Generally speaking, the Clinic has developed grading methods to judge oocyte and embryo quality. Embryos are graded by the embryologist based on the number of cells, evenness of growth and degree of fragmentation. The number to be transferred depends on the number available, the age of the egg donor, the age of the surrogate, and various other health and diagnostic factors. Embryos that have reached the 6-8 cell stage used to always be transferred three days after retrieval; this is still true today if there are really only a couple of embryos available (or based on other extenuating factors). However, if there are many good-quality embryos still available on day 3, the embryos are placed into an extended culture system with the transfer done at the blastocyst stage at day five. Blastocyst stage transfers have been shown to result in higher pregnancy rates for a variety of reasons.

I know I'm providing lots of details here, and I hope they are accurate.

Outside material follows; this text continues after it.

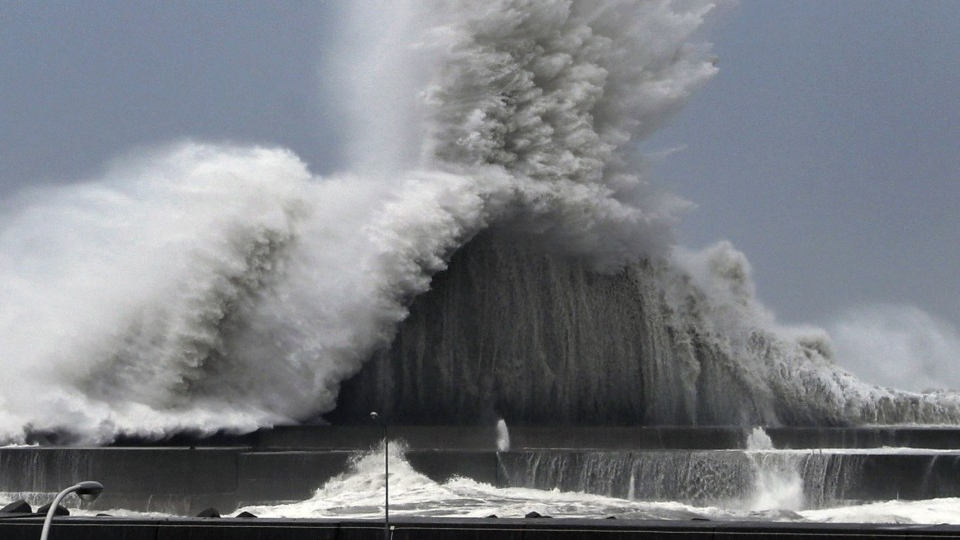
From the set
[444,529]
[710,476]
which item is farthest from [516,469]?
[444,529]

In the event they aren't, please let me know so that I can update the blog post, as I don't want to be misleading anyone reading this.

Here is a "generic" picture of an 8-cell embryo for transfer 3 days after fertilization.

Note that this is NOT one of our embryos, just a "generic" one I found on the Internet!

On a separate note, I think it is also important to point out that the first transfer of an embryo from one human to another resulting in pregnancy was reported in July 1983, and subsequently led to the announcement of the first human birth resulting from IVF on February 3, 1984. It is really amazing to think that what initially caused all sorts of controversy ("the test tube baby") has evolved over the past 25 years into what is now a mainstream clinical practice.

This is simply amazing stuff, and truly an amazing application of technology at work for ME!



  1. Wouldn't it be cool if one was some sort of "evil" embryo, and you don't know which one it is, and you have to decide which ones to use, and the evil one already has some sort of mind control ability, so you...well I'm getting a little ahead of myself here. On the other hand what a great screenplay. Good luck with the Tater Tots!

  2. Oh, we know Potato #2 is the evil spud already!! So the chances of passing along those potato chip genes to his little french fry are pretty high! :)

  3. I hope Steve and I are as lucky as you guys. We'll have fries with that PLEASE!